Why are businesses shifting to the cloud?

Businesses are increasingly migrating to cloud, due to its potential to streamline operations, reduce costs, and enhance scalability and flexibility. By shifting their infrastructure to the cloud, either as a whole or, more commonly in a hybrid model, organizations can access a wide array of services, such as storage, compute and software applications, without the need for extensive on-premises hardware. However, this transition isn't without challenges.  

Security challenges of cloud migration

Data security, compliance, integration with existing systems, and ensuring consistent performance are critical concerns that need to be addressed. Therefore, companies must develop robust oversight, implement comprehensive security measures, and invest in staff training to successfully navigate the transition to the cloud all while minimizing potential disruptions.

Implementing security measures within a company, however, is a complex endeavour that involves coordination among numerous internal stakeholders two of the most pivotal players involved in cloud security investment, are the security team, entrusted with crafting a business's defensive strategy, and the DevOps engineering team, architects of the infrastructure underpinning the organization's business operations.

Key questions to ask when securing the cloud

Which team is responsible for maintaining the application?  

What do they consider normal?  

How are potential misconfigurations increasing the potential risk of an incident?

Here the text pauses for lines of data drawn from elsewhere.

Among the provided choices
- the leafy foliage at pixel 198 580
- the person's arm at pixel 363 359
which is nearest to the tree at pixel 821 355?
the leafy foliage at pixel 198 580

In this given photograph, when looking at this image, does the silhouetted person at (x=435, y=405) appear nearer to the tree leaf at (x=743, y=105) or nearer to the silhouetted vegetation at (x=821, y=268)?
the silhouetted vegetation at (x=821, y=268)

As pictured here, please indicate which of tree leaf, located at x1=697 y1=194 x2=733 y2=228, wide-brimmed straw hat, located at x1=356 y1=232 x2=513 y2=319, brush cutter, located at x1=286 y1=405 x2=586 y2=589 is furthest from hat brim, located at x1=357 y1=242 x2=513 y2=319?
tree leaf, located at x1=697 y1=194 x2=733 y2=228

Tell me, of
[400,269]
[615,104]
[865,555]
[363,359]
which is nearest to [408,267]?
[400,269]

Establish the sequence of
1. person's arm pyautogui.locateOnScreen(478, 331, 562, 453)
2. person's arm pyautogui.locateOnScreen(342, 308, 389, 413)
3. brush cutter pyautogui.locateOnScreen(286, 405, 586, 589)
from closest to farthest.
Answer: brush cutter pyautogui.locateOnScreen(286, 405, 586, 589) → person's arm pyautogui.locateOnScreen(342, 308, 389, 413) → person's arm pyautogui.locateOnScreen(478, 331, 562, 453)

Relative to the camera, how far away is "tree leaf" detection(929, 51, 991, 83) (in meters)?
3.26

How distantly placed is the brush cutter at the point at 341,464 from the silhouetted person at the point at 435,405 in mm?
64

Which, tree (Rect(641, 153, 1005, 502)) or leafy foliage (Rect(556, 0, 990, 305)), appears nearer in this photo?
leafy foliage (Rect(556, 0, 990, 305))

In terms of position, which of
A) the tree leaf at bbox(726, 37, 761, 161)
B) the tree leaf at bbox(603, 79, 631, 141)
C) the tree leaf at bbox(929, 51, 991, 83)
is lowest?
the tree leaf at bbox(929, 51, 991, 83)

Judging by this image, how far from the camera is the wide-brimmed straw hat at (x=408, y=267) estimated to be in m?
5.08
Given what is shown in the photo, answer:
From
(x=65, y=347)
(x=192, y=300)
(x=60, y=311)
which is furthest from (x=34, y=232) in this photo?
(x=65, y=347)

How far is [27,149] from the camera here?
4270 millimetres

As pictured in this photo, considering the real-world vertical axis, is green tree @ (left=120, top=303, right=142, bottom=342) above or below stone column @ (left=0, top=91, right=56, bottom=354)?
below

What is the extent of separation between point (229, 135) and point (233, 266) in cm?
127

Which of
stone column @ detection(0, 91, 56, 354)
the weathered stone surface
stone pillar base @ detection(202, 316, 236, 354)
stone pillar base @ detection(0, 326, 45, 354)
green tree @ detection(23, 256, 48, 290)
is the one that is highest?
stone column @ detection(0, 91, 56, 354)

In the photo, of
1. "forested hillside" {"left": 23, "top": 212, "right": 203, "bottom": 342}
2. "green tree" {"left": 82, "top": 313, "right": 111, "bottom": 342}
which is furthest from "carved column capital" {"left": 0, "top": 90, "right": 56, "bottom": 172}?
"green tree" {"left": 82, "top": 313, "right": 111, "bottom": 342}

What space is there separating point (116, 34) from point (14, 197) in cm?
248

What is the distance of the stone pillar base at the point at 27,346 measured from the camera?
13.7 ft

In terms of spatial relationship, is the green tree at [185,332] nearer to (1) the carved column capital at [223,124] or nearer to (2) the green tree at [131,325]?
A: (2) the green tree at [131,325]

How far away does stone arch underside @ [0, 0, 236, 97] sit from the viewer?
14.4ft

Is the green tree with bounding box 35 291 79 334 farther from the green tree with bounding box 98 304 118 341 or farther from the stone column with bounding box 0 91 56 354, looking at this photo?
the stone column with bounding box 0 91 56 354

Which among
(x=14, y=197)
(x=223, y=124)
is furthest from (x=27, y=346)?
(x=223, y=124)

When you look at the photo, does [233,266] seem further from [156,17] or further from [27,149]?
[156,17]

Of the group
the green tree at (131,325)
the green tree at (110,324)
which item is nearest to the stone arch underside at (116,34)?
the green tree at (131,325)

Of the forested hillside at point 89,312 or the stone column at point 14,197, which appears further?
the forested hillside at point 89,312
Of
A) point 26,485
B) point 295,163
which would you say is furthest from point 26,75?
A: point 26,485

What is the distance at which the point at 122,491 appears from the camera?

Best practices of cloud security

Contextual awareness of the business is a crucial facet for securing a company's cloud infrastructure, as it enables organizations to align security measures with specific business objectives, risks, and regulatory requirements. Understanding the context of the business operations, its goals, critical assets, and compliance obligations, allows security teams to tailor their strategies and controls accordingly.

How does Darktrace help secure the cloud?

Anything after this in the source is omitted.